Tugas yang Dikerjakan -
1. Dalam tulisan komentar puisi, dari mana puisi yang dikutip secara lengkap itu diambil?
2. Salin kata demi kata bagian tulisan komentar puisi yang dimulai dari "Wednesday, September 25, 2019" dan berakhir pada "di bawah judul.".

Teks untuk Dibaca -
▼
Wednesday, September 25, 2019

Komentar Puisi: MENANGKAP PESAN DALAM PUISI SRI WAHYUNI

Awalnya aku menerima puisi ini dalam kolom komentar FB, ditulis oleh Sri Wahyuni. Aku sudah kadung berjanji untuk komentar seperti yang diminta penulis, jadi kulakukan dalam bentuk seperti ini supaya menjadi sarana belajar bagiku maupun bagi orang lain yang mau.  
Puisi ini tidak hanya dipasang dalam kolom komentar statusku di FB tapi juga disiarkan lewat beranda FB penulis (mungkin juga dipublikasikan di tempat lain). Secara lengkap, inilah puisi itu. Aku ambil dari status FB penulis, 19 September 2019, yang sudah lengkap dengan judul, tanpa kuubah apa pun kecuali membuat besar seluruh huruf judul dan meletakkan nama penulis di bawah judul.

MENYIANGI MALAM
Puisi Sri Wahyuni


Renungan kecil burung kenari 
Menari-nari menghiasi lembar ini 
Satu persatu peristiwa kembali


Selamat pagi kau mentari
wajahmu berseri
Kau membuka hari
Alunan syair lagu menemani


Mentari semakin meninggi
Kenari kecil bersiap mengejar mimpi
Mimpi membangun ibu pertiwi


Saatnya terbang mengikuti angin
Sayap kecil melawan dingin
Menjemput impian yang ia ingin


Terkadang sayapnya patah
Kenari kecil tak pernah menyerah
Ia tetap berjuang meski berdarah


Saat senja mulai tiba
Mentari mulai kembali keperaduannya
Kenari pun kembali ke sarangnya


Saat gelap menyelimuti senja 
Ia pun berpasrah pada Pencipta
Ia bertanya
"Sudah aku menjadi berkat
bagi sesama?"
▲
Data yang Diberikan -
▼
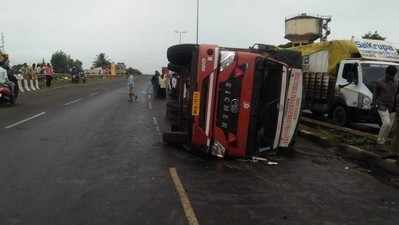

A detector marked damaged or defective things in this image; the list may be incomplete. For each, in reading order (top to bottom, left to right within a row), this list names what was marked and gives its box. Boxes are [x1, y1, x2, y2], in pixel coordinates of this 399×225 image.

overturned red truck [164, 43, 304, 157]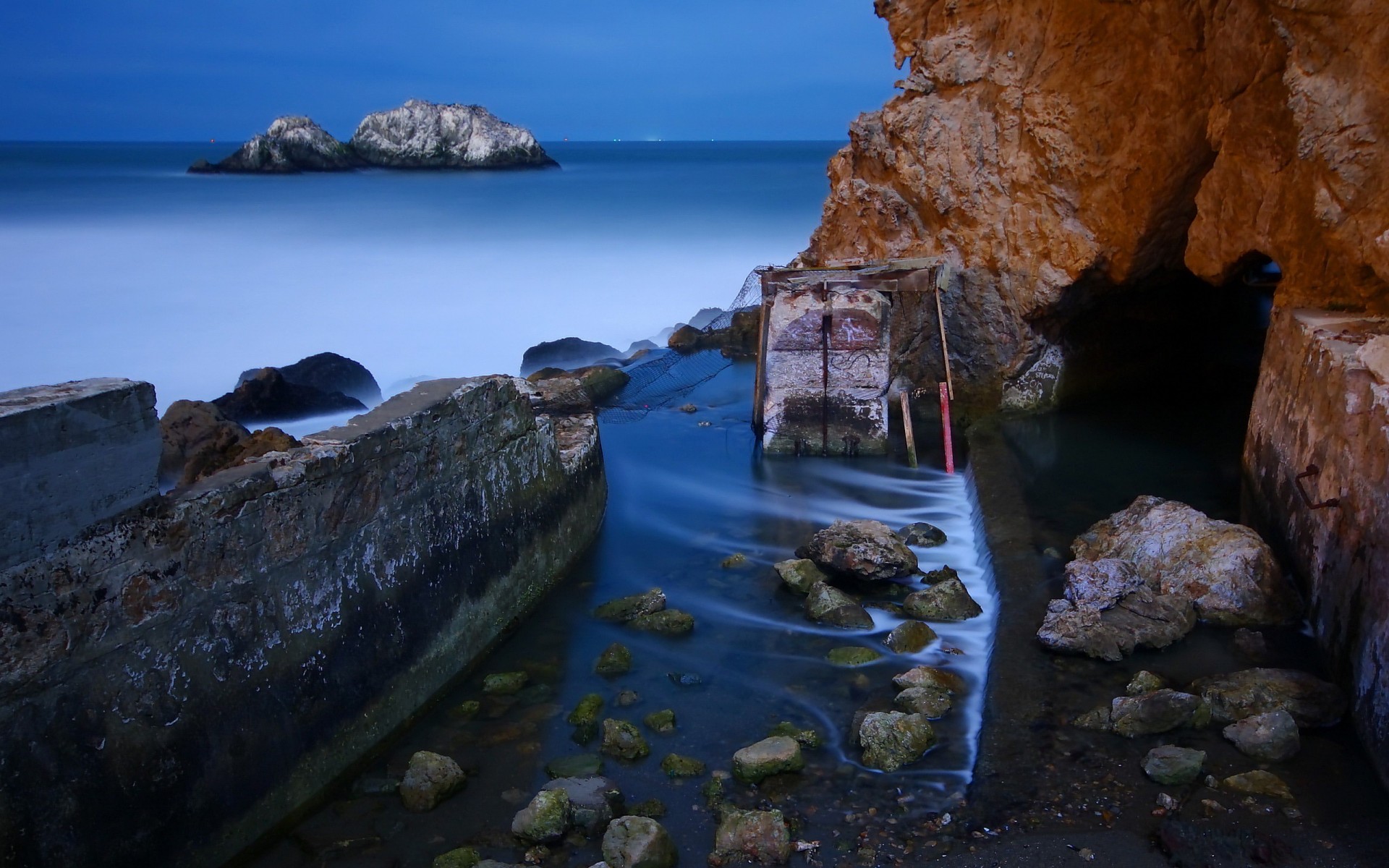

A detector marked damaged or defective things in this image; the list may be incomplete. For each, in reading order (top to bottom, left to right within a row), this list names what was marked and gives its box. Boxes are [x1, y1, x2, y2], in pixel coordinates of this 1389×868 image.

rusty metal bracket [1294, 464, 1338, 511]
rusty iron hook [1294, 464, 1338, 511]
▲
Jawaban Setiap Tugas -
1. Dari status FB Sri Wahyuni tanggal 19 September 2019.

2.
Wednesday, September 25, 2019

Komentar Puisi: MENANGKAP PESAN DALAM PUISI SRI WAHYUNI

Awalnya aku menerima puisi ini dalam kolom komentar FB, ditulis oleh Sri Wahyuni. Aku sudah kadung berjanji untuk komentar seperti yang diminta penulis, jadi kulakukan dalam bentuk seperti ini supaya menjadi sarana belajar bagiku maupun bagi orang lain yang mau.  
Puisi ini tidak hanya dipasang dalam kolom komentar statusku di FB tapi juga disiarkan lewat beranda FB penulis (mungkin juga dipublikasikan di tempat lain). Secara lengkap, inilah puisi itu. Aku ambil dari status FB penulis, 19 September 2019, yang sudah lengkap dengan judul, tanpa kuubah apa pun kecuali membuat besar seluruh huruf judul dan meletakkan nama penulis di bawah judul.